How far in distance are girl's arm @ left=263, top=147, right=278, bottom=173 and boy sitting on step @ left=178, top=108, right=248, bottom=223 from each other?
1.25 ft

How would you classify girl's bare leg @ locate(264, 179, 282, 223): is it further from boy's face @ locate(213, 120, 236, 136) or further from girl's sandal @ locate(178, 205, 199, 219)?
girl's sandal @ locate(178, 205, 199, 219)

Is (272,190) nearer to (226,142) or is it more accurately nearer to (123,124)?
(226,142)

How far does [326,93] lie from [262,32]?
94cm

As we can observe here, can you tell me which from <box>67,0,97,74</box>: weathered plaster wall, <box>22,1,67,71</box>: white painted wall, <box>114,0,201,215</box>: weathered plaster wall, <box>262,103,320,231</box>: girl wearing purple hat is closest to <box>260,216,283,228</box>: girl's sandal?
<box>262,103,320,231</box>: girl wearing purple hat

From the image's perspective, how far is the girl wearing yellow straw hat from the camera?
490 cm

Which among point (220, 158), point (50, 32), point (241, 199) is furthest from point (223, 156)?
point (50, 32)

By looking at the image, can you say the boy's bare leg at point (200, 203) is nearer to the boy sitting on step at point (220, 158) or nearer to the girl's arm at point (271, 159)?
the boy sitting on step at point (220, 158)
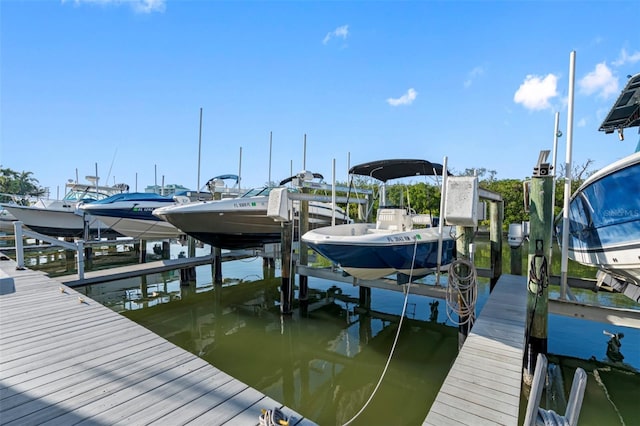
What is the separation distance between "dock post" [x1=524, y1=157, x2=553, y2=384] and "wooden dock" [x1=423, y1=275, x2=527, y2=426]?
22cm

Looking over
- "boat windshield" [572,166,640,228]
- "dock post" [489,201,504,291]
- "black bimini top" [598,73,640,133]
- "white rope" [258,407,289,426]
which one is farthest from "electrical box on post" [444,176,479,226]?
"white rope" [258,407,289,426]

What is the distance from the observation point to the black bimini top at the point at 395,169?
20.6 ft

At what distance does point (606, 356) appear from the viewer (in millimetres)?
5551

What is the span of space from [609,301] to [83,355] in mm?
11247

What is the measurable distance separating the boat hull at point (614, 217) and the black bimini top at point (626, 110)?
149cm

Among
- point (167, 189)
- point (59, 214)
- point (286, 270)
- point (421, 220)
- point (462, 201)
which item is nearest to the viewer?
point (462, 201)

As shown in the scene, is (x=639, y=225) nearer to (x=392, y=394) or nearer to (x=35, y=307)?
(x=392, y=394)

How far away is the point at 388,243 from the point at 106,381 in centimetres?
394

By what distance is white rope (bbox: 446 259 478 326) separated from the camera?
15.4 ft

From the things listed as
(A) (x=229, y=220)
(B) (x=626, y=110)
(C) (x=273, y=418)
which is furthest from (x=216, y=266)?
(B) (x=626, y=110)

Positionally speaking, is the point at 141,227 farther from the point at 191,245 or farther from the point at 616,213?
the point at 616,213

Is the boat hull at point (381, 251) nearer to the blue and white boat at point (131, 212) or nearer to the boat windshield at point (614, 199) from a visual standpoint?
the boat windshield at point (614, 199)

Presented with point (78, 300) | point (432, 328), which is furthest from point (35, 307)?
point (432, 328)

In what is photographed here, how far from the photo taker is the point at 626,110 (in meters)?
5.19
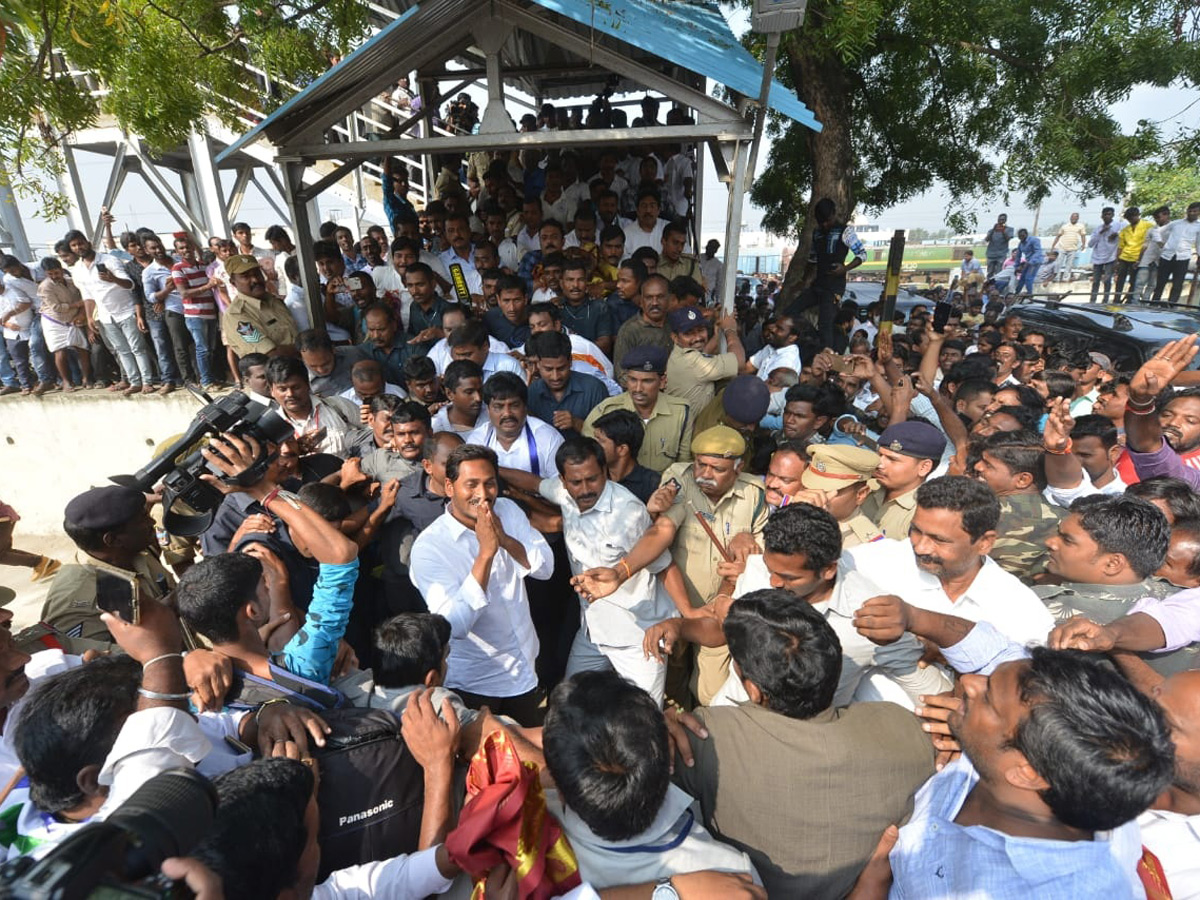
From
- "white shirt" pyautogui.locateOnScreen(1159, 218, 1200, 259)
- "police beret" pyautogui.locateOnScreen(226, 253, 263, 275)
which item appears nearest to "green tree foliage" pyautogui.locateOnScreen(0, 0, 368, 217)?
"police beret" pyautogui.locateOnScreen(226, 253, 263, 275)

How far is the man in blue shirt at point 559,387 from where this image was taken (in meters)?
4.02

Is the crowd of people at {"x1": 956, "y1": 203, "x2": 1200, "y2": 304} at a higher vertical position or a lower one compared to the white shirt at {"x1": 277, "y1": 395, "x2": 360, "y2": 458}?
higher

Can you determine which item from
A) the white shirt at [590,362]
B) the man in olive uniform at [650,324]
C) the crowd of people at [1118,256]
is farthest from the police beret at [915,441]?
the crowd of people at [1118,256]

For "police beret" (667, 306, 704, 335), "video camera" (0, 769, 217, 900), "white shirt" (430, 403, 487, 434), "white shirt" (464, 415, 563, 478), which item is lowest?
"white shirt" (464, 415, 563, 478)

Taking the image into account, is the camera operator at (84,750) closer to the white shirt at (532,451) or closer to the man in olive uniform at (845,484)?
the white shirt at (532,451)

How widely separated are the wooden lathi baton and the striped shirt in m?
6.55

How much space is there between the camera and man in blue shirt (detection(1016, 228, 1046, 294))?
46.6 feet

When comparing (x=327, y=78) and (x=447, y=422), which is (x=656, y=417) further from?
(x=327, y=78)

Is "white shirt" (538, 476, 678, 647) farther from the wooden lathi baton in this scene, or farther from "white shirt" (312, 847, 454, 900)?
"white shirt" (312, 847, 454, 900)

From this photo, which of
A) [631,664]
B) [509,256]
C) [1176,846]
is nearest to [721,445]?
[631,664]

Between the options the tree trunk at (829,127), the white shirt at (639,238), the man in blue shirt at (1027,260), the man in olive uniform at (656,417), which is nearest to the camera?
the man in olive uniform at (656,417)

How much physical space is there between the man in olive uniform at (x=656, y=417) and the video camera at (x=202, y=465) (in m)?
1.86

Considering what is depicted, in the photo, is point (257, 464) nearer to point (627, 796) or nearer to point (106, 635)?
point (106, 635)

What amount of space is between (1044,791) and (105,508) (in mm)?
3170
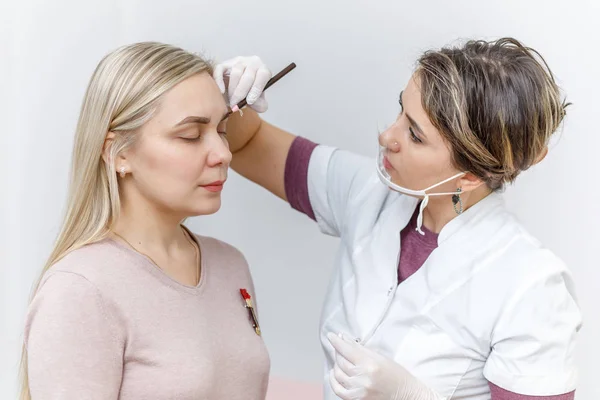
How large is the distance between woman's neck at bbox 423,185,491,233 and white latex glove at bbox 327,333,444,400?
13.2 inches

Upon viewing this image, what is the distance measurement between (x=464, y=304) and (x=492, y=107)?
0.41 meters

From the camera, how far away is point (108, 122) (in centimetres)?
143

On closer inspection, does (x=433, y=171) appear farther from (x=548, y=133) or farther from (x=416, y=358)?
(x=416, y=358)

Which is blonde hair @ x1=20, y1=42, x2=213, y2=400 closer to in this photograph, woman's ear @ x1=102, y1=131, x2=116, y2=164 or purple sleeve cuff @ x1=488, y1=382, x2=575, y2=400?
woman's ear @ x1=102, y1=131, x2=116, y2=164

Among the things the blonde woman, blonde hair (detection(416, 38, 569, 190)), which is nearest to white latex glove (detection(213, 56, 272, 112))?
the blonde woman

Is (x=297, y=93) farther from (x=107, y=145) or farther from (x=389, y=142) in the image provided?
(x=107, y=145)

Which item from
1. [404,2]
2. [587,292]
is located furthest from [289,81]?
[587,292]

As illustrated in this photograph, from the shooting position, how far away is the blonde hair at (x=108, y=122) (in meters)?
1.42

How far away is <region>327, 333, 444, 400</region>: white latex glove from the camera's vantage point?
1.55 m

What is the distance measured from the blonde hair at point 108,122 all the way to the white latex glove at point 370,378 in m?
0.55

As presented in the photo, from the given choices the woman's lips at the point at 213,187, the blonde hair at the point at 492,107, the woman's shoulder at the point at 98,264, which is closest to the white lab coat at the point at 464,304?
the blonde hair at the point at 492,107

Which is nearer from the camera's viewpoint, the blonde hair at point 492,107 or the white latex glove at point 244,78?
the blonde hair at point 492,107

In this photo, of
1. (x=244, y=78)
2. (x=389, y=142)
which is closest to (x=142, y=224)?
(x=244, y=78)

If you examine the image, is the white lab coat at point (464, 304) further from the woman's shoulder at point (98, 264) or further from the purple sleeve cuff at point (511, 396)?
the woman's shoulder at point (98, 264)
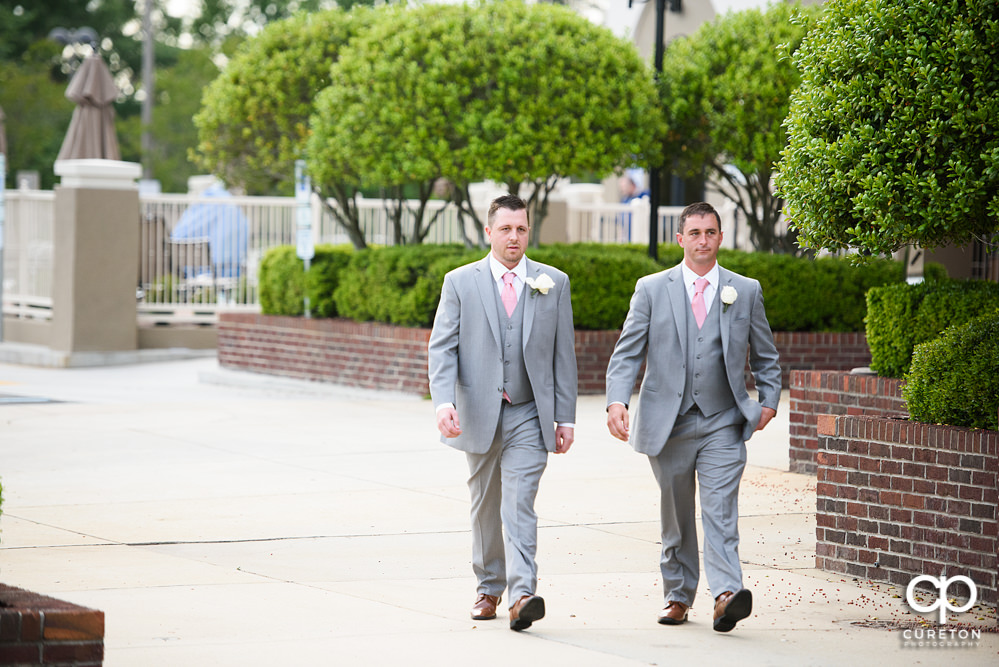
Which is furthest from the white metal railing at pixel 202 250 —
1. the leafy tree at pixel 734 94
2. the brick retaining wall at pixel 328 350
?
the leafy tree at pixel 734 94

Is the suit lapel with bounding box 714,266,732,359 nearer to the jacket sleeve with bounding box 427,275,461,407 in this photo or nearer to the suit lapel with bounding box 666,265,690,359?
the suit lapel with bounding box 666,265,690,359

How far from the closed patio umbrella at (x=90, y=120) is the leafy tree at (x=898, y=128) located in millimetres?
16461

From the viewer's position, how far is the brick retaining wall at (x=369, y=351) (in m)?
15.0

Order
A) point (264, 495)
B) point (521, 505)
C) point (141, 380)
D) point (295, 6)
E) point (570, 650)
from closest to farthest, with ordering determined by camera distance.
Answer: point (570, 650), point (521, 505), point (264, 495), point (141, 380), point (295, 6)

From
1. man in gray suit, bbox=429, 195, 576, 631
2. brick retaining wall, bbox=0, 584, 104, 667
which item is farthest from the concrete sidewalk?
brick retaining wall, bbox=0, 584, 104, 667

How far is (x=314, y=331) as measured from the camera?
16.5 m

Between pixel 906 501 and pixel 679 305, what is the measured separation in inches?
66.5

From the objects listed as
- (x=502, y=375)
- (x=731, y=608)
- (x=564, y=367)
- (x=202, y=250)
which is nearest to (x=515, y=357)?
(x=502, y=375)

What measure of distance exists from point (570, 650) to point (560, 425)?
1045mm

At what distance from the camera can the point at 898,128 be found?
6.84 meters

+-------+

REQUIRED WORK
Repeat the rows above, starting with the line that contains "From the viewer's" and going on through the line that contains "Answer: point (570, 650), point", with "closest" changed to "nearest" and everything else left as it is.

FINISHED EXERCISE
From the viewer's position, how far is the brick retaining wall at (x=369, y=351) (in m)?
15.0

Order
A) point (264, 495)
B) point (521, 505)
C) point (141, 380)
D) point (295, 6)
E) point (570, 650)
from nearest to farthest, with ordering determined by camera distance.
Answer: point (570, 650), point (521, 505), point (264, 495), point (141, 380), point (295, 6)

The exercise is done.